Análise de mercado. O Preço do Futuro: IA, inflação e geopolítica
A semana ficou marcada pela publicação dos resultados trimestrais da Nvidia, pelos dados da inflação PCE nos Estados Unidos e pela entrada do conflito no Médio Oriente numa fase de maior pressão económica entre Washington e Teerão.

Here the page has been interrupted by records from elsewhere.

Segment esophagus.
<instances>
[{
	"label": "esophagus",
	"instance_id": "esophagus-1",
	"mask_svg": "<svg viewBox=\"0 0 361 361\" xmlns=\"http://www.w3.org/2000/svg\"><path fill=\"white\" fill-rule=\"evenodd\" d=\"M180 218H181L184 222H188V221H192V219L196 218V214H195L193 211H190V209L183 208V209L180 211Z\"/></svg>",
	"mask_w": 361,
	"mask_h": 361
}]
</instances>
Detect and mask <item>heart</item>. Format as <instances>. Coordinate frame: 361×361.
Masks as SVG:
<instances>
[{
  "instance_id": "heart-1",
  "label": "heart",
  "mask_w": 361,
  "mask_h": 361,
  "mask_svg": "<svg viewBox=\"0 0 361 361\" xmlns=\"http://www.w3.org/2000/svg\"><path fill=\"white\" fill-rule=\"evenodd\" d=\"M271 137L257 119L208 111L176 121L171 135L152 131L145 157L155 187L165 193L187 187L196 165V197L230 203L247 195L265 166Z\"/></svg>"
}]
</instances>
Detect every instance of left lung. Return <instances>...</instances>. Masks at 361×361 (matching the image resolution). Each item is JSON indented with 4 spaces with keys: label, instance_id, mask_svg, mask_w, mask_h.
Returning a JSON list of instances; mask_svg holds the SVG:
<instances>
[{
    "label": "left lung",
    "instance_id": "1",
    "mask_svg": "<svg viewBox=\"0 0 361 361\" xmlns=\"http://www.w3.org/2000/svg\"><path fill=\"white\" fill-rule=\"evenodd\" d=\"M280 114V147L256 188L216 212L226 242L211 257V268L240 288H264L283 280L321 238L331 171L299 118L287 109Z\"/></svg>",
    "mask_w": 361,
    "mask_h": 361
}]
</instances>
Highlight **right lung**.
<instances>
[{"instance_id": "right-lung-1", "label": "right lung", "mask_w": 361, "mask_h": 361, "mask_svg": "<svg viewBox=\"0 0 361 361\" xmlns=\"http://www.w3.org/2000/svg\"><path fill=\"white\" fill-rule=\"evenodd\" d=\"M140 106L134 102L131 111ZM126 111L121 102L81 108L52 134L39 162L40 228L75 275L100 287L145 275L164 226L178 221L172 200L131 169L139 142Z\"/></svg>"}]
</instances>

Os principais índices registaram movimentos contidos, enquanto os investidores aguardavam pelo discurso de Kevin Warsh, em Jackson Hole. A Nvidia voltou a superar as expectativas do mercado. As receitas mais do que duplicaram face ao ano anterior, atingindo 96,2 mil milhões de dólares, enquanto o segmento de centros de dados cresceu 117%, para 89 mil milhões. A empresa prevê um crescimento de 70% no próximo ano fiscal, muito acima do esperado pelos analistas.
Os resultados confirmaram a força da procura ligada à Inteligência Artificial, mas não eliminaram as dúvidas sobre se os elevados investimentos em IA irão gerar retornos suficientes para justificar as atuais avaliações do setor tecnológico.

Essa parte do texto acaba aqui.